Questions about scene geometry
## BEGIN
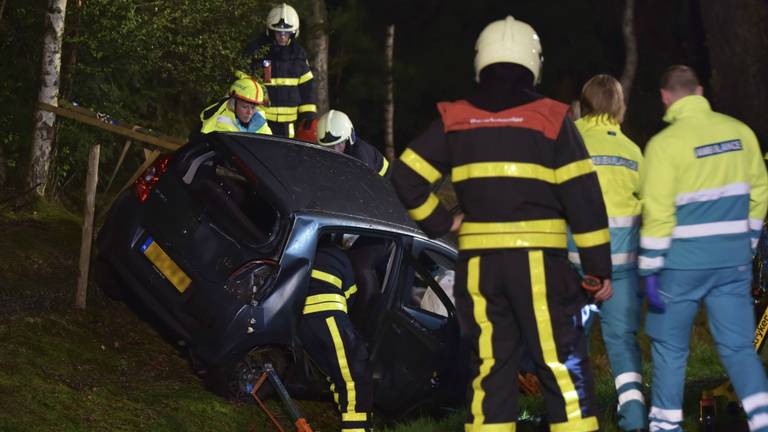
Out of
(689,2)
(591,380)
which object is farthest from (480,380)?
(689,2)

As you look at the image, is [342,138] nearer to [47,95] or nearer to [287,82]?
[287,82]

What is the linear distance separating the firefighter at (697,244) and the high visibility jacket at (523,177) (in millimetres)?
491

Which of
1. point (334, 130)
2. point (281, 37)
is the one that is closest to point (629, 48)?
point (281, 37)

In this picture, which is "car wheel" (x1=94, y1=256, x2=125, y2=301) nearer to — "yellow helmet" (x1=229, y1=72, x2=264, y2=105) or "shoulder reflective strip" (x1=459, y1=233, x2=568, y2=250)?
"yellow helmet" (x1=229, y1=72, x2=264, y2=105)

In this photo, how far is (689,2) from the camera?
23.7 m

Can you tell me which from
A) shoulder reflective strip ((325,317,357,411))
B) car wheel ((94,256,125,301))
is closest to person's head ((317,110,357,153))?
car wheel ((94,256,125,301))

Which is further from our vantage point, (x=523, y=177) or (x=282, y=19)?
(x=282, y=19)

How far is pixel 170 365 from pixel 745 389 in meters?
4.10

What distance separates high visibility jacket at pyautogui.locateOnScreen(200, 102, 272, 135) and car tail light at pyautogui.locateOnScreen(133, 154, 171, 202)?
1.64m

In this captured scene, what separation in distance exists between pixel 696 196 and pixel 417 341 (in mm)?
2715

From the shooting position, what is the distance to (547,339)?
18.9 feet

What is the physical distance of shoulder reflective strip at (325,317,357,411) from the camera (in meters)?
7.77

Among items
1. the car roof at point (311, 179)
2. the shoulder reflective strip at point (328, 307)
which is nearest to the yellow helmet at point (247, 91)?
the car roof at point (311, 179)

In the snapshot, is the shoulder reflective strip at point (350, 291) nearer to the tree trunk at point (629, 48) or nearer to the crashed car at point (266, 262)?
the crashed car at point (266, 262)
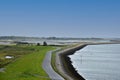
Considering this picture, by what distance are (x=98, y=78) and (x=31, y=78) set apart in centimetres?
1195

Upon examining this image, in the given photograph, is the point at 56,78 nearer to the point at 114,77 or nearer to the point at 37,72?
the point at 37,72

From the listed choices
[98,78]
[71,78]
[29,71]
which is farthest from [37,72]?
[98,78]

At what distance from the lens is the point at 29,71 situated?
54.0 m

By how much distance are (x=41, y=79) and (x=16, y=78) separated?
3372 mm

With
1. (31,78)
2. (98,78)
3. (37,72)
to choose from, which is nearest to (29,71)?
(37,72)

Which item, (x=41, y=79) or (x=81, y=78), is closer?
(x=41, y=79)

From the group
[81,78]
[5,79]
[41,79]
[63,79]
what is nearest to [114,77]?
[81,78]

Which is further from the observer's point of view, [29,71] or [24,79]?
[29,71]

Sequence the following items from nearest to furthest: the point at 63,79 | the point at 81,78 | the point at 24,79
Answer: the point at 24,79, the point at 63,79, the point at 81,78

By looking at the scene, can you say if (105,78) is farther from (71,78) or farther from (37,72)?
(37,72)

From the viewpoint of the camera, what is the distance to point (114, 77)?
178ft

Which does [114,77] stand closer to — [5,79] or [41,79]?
[41,79]

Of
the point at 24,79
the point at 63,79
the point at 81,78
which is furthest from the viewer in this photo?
the point at 81,78

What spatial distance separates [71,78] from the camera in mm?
50438
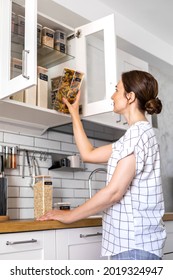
## END
▶ Task to complete
Show every line of the rows above that contains the string "closer", copying each line in full. Case counts, so match the string only when its capitalization is identical.

▶ Completed task
Which item, (x=41, y=79) or (x=81, y=78), is closer?
Which does [114,77] stand closer to — [5,79] or [41,79]?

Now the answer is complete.